# CHOQUEQUIRAO: La hermana sagrada de Machu Picchu



## Vane de Rosas (May 8, 2005)

Juan1912 said:


> y eso queda en cuzco también?



Si, pero llegar es todo un trayecto tremendo, eso está aqui en el departamento del cusco esta a mas de 3000 sobre el nivel del mar, en plena cima de una montaña, tienes q llegar a un lugar llamado Cachora y de ahi es un viaje de 4 días hasta la ciudadela en un trayecto a caballo y otro a pie y otro subiendo montaña. Se debe hacer campamento, es toda una aventura, pero dicen que la vista es expectacular, sobre todo porque aprecias el cañon del rio apurimac, que como buenos peruanos sabemos que es el mas profundo del mundo.


----------



## UsPaOrKo (Aug 16, 2005)

Vane de Rosas said:


> Si, pero llegar es todo un trayecto tremendo, eso está aqui en el departamento del cusco esta a mas de 3000 sobre el nivel del mar, en plena cima de una montaña, tienes q llegar a un lugar llamado Cachora y de ahi es un viaje de 4 días hasta la ciudadela en un trayecto a caballo y otro a pie y otro subiendo montaña. Se debe hacer campamento, es toda una aventura, pero dicen que la vista es expectacular, sobre todo porque aprecias el cañon del rio apurimac, que como buenos peruanos sabemos que es el mas profundo del mundo.



Segun un articulo que lei el cañon mas profundo del mundo es el COTAHUASI en AREQUIPA....inclusive mas profundo que el Apurimac. :sleepy:


----------



## El Bajopontino (Feb 17, 2005)

Que! no era el cañon del Colca el más profundo.


----------



## UsPaOrKo (Aug 16, 2005)

El Bajopontino said:


> Que! no era el cañon del Colca el más profundo.

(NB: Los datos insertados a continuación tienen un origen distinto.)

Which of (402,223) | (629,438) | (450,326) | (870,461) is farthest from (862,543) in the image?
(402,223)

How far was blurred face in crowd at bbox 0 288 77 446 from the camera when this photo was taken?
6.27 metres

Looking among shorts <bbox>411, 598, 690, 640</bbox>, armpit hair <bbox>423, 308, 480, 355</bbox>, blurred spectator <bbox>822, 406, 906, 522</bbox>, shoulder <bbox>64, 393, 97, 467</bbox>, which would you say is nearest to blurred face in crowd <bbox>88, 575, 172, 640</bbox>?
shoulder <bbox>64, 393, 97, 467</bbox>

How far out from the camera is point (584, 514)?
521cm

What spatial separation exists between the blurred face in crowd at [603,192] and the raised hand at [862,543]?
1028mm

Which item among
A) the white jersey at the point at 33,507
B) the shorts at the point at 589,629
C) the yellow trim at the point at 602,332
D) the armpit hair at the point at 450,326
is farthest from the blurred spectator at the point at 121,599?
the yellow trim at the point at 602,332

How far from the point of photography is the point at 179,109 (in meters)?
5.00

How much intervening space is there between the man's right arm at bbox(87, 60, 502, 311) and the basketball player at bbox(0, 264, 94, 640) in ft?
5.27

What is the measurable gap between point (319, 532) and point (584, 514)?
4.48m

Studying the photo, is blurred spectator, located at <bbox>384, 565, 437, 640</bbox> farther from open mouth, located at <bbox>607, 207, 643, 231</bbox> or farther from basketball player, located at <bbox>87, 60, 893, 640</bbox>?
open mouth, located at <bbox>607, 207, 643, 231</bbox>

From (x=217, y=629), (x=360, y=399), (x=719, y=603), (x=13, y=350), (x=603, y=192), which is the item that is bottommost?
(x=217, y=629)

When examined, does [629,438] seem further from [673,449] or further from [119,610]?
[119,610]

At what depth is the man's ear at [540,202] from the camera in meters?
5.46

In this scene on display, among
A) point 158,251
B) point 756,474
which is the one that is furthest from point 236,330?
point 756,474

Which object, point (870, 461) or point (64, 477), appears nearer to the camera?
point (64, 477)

tambien lo pense, para mi era el colca (nada que ver el apurimac) pero segun lo ultimo que lei era el Cotahuasi en Arequipa...no se...sinceramente no podria corroborar esto....es algo que lei.....


----------



## LEOnel (Oct 19, 2005)

el canon del Colca no es el 2# canon mas profundo del mundo?eso fue lo que leei


----------



## UsPaOrKo (Aug 16, 2005)

LEOnel said:


> el canon del Colca no es el 2# canon mas profundo del mundo?eso fue lo que leei


no se si sea el 2do, pero el primero es Cotahuasi segun lei, pero repito no puedo afirmarlo.


----------



## El Bajopontino (Feb 17, 2005)

Además el cañon del cotahuasi ha sido declarado reserva paisajística.


----------



## Vane de Rosas (May 8, 2005)

UsPaOrKo said:


> Segun un articulo que lei el cañon mas profundo del mundo es el COTAHUASI en AREQUIPA....inclusive mas profundo que el Apurimac. :sleepy:


Tienes razón me he equivocado, pero de largoooooo. Para no ser tan nacionalista he revisado el google earth y bueno, uno de los mas profundos del mundo si puede ser, pero el mas profundo del mundo está en el Tibet, valgan las comparaciones para salir de dudas:

COTAHUASI 5.535 M DE PROFUNDIDAD

APURIMAC 2585 (El valle del apurimac si es el mas hondo de américa llega a tener hasta 5000 M.) 

COLCA 3400


RIO Yarlung Zangbo TIBET longitud 532 Kms y profundidad media entre 3700 la mas baja hasta 6000 en su punto mas alto


----------



## UsPaOrKo (Aug 16, 2005)

Vane de Rosas said:


> *Tienes razón* me he equivocado, pero de largoooooo. Para no ser tan nacionalista he revisado el google earth y bueno, uno de los mas profundos del mundo si puede ser, pero el mas profundo del mundo está en el Tibet, valgan las comparaciones para salir de dudas:
> 
> COTAHUASI 5.535 M DE PROFUNDIDAD
> 
> ...



Y cuando no la he tenido?......bueno, como dije, no podia afirmar nada, pero si sabia que el apurimac nada que ver con ser el mas profundo..... :sleepy:


----------



## oxidan (Apr 1, 2005)

ta bakan, porke no promocionan mucho ese lugar?


----------